Playing by the rules

If you’ve been following the golf news recently, you’ll be aware of the commotion surrounding Callaway’s new 11-degree driver, the ERC. Both the United States Golf Association (USGA) and the Royal Canadian Golf Associations (RCGA) have banned the club named after the company’s founder and CEO, Ely Reeves Callaway.

Why the ban? The USGA’s tests show the club is “too hot”. The impact of ball on clubface creates what is called a “trampoline effect” causing the golf ball to rebound off the club in a way analogous to a swimmer jumping off a diving board. Simply put, it gives its user an unfair distance advantage. The RCGA, which doesn’t have testing facilities, has decided to follow this USGA decision.

I don’t know about you, but I think golf needs equipment rules and who better to make them than golf associations? Look how absurd it’s become. Callaway has sued the RCGA over its decision to ban the ERC, saying the ban has damaged Callaway’s reputation and will hurt its club sales in Canada.

Callaway decided that, in banning the club, both the RCGA and the USGA had gone away from tradition by not following the Royal and Ancient Golf Club of St. Andre. The R&A has yet to test the club and so it is legal for play in its jurisdiction — outside the United States and Mexico (the USGA’s jurisdiction) and Canada (the RCGA’s jurisdiction).

Are golf associations stuffy?

Now, some people have suggested to me that the golf associations are being rather stuffy in this matter. They feel that golfers should be able to play with any equipment they want. To me, that just means we would live in a golf world without rules. Why should golf not require rules for equipment? And why do some people object when they learn that a certain club has been deemed out of bounds, so to speak?

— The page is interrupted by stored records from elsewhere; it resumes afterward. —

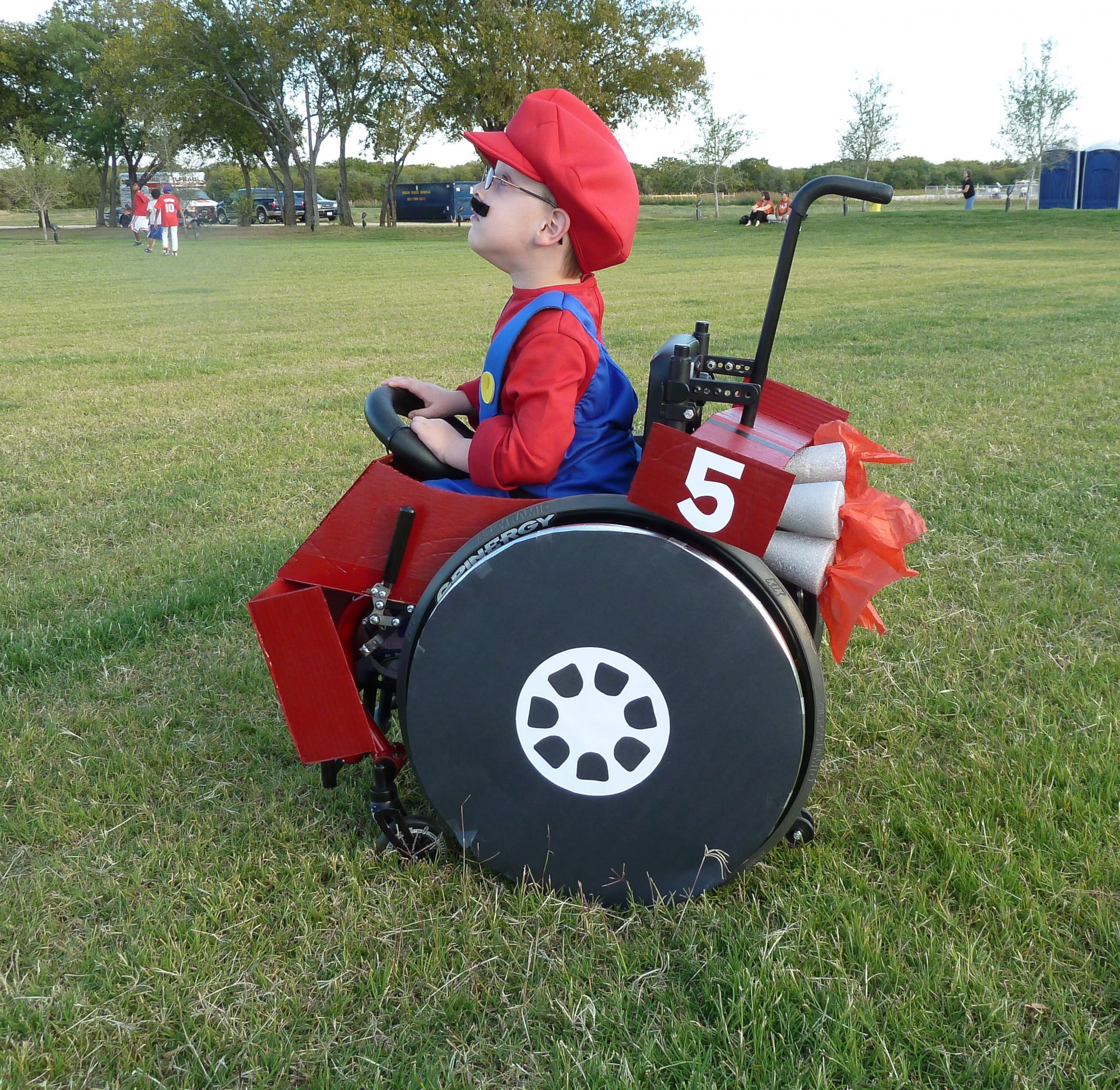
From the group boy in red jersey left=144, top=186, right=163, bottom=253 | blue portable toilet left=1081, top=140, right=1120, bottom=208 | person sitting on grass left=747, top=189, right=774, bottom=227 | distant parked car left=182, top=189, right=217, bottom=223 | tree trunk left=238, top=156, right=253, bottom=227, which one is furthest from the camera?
tree trunk left=238, top=156, right=253, bottom=227

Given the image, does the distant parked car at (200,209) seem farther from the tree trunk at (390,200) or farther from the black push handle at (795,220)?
the black push handle at (795,220)

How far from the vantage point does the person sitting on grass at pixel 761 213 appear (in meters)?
42.3

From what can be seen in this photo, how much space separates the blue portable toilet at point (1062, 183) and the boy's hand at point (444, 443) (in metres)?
50.9

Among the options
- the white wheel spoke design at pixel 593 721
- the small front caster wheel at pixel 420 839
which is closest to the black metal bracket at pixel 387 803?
the small front caster wheel at pixel 420 839

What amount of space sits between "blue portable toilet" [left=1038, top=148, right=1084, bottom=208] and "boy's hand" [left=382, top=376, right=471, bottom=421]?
50555 millimetres

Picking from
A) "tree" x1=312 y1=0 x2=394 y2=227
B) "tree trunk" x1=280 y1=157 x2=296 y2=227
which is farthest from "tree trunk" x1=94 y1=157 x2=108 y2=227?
"tree" x1=312 y1=0 x2=394 y2=227

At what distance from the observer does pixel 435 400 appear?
8.54 ft

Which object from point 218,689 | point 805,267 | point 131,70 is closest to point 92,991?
point 218,689

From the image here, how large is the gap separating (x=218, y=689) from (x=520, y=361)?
1.74 meters

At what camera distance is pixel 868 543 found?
210 centimetres

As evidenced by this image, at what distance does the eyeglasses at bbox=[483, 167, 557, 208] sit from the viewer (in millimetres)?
2195

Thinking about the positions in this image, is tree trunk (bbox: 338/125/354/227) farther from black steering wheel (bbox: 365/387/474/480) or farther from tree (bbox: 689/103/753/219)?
black steering wheel (bbox: 365/387/474/480)

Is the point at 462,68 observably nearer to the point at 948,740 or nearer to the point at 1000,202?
the point at 1000,202

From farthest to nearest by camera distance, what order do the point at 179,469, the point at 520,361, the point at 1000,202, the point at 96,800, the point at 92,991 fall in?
the point at 1000,202
the point at 179,469
the point at 96,800
the point at 520,361
the point at 92,991
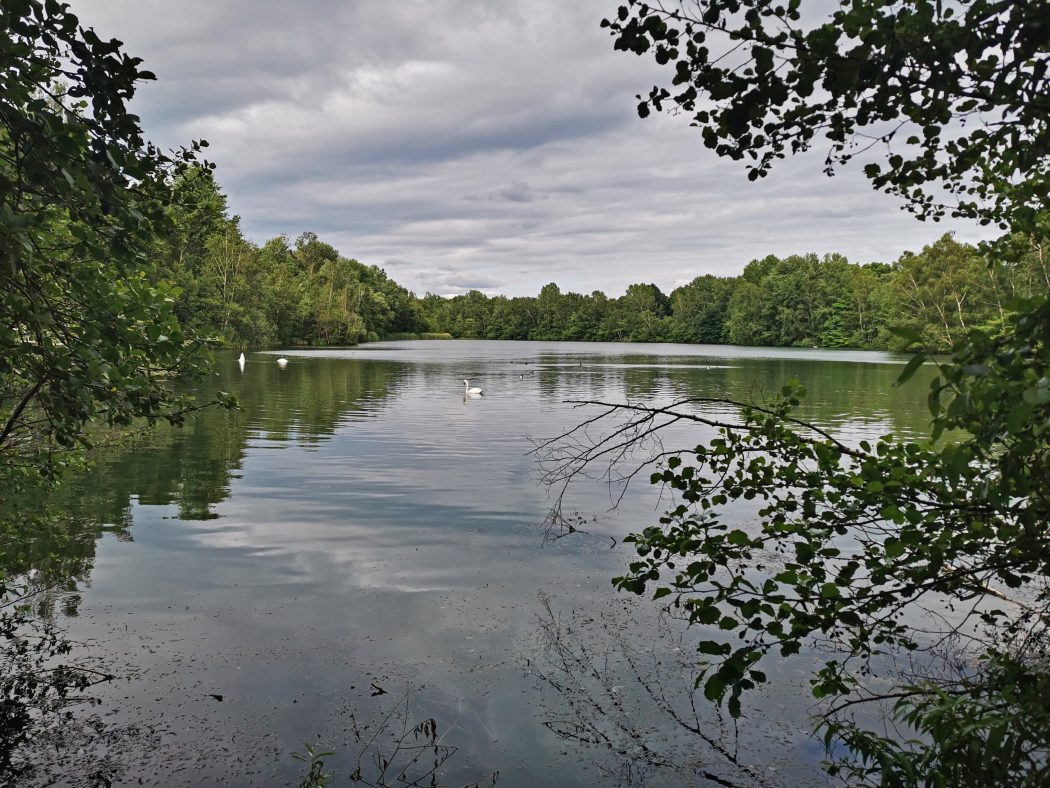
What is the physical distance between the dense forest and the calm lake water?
32672 millimetres

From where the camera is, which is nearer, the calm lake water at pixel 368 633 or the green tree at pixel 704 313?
the calm lake water at pixel 368 633

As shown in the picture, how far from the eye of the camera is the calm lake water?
19.4ft

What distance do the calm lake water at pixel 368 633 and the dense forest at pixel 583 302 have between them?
32672mm

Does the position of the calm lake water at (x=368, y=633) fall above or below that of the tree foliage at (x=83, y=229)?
below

It’s strange that golfers would even consider playing with illegal equipment. Some people have already bought the new Callaway driver — but would you play a match against somebody using a banned club? I wouldn’t.

Let’s stretch this subject out so that we can see how absurd it is. If we’re not going to respect equipment rules, maybe we should use one of those golf balls that go further than is allowed? Or how about a ball that doesn’t curve as much as a legal ball? Or maybe one could carry 16 clubs rather than the 14 that the rules allowed. Or how about 18? Or 20?

While we’re at it, why don’t we completely ignore all the other rules of golf? How about putting croquet style? This would make the game easier because you are straddling and looking directly down the line. But golf is a side-on game, not a head-on game, at least it’s meant to be. That’s why the rules don’t allow croquet-style putting. By playing that way you might be able to sink your putt, but you’re also breaking the rules.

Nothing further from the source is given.